### [Alıştırma Koşulları]
(1) Metin parçasındaki "Bu konu bana CHP Kurultayı'ndan daha ilginç geldi." cümlesi İngilizceye nasıl çevrilir?
(2) Metin parçasının "Kocaeli’nde Çerkez Çalıştayı" sözleriyle başlayıp "çıkartılabilirdi..." sözlerine kadar uzanan kısmını, "Çerkesçe" yerine "Adigece" koyarak yeniden yazar mısınız?

### [Metin Parçası]
★ ★ ★ ★ ★

ABDURRAHMAN DİLİPAK
Siyakat nedir?
Notaları, sol anahtarını bilirsiniz... Do, re, mi, fa, sol, la si’yi de,
ama Osmanlı notalarını bilmezsiniz... Bethoven’i bilmeyen yoktur; peki
Dede Efendi’yi, Ali Ufki Bey’i, Donizetti Paşa’yı bilir misiniz?
Bizim musıkimizde Batı’nın iki katı çift ses var. Nota yazımına gelince,
mesela ebcede dayalı bir yazım da var, aşağıdaki örnekte görüldüğü gibi
olanı da.
Bizim bir de siyakat yazımız var mesela. ‘Osmanlı steno’su. İnternetten indirip ona da bir bakın isterseniz...
Kocaeli’nde Çerkez Çalıştayı sırasında ilginç şeyler öğrendim... İlk
günün akşamında Çerkez ağıtları, şarkıları ve oyunları vardı... Gülcan
Altan İle Rojin de katılmıştı geceye. Rojin Çerkesçe söyledi, Altan
İngilizce, Fransızca, Çerkesçe ve tabii Türkçe de şarkılar söylüyor.
Düşünüyorum da, Eurovision’a neden mesela Çerkes halk dansları eşliğinde
Çerkesçe, Boşnakça, Kürtçe, Arapça dillerinde potpuri şeklinde bir
şarkıyla katılmaz da, İngilizce batı tipi bir şarkı ile katılırız?.. Ve
Bonomo gibi bir kişilik öne çıkartılır... Bonomo olmasın değil, ama
öncelik açısından sanırım kriterler netleşse, başka tercihler öne
çıkartılabilirdi...
Oysa çok dilli, çok kültürlü bir gösteri sanırım Batılılar açısından da
ilginç, dikkate değer olacaktı... Böylece bu vesile ile bu kardeş
halkların müziği, bu halklarla birlikte Türkiye’nin başarısı ve
zenginliği olacaktı...
Bu konu bana CHP Kurultayı’ndan daha ilginç geldi.
Kafkas halklarının mitolojisi benim için Bremen mızıkacılarından daha
ilginç geliyor. Bu mitoloji, Yunan mitolojisinden daha zengin gibi
geliyor bana... Anadolu havzası; doğudan, batıdan, kuzeyden, güneyden
akan halkların, kültür, dil, geleneklerinin buluştuğu münbit bir havzaya
dönüşüyor...
Bugüne kadar Kemalizm adına inkâra dayalı bir politika izlendi. Şimdi bu bölge halkları kendi gerçekleri ile yüzleşiyorlar...

★ ★ ★ ★ ★

### [Kutu etiketleme verisi satırları]
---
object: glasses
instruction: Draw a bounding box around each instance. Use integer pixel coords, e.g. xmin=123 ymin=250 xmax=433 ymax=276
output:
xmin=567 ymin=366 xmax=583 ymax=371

★ ★ ★ ★ ★

### [Alıştırma Yanıtları]
(1) This topic seemed more interesting to me than the CHP Congress.

(2)
Kocaeli’nde Çerkez Çalıştayı sırasında ilginç şeyler öğrendim... İlk
günün akşamında Çerkez ağıtları, şarkıları ve oyunları vardı... Gülcan
Altan İle Rojin de katılmıştı geceye. Rojin Adigece söyledi, Altan
İngilizce, Fransızca, Adigece ve tabii Türkçe de şarkılar söylüyor.
Düşünüyorum da, Eurovision’a neden mesela Çerkes halk dansları eşliğinde
Adigece, Boşnakça, Kürtçe, Arapça dillerinde potpuri şeklinde bir
şarkıyla katılmaz da, İngilizce batı tipi bir şarkı ile katılırız?.. Ve
Bonomo gibi bir kişilik öne çıkartılır... Bonomo olmasın değil, ama
öncelik açısından sanırım kriterler netleşse, başka tercihler öne
çıkartılabilirdi...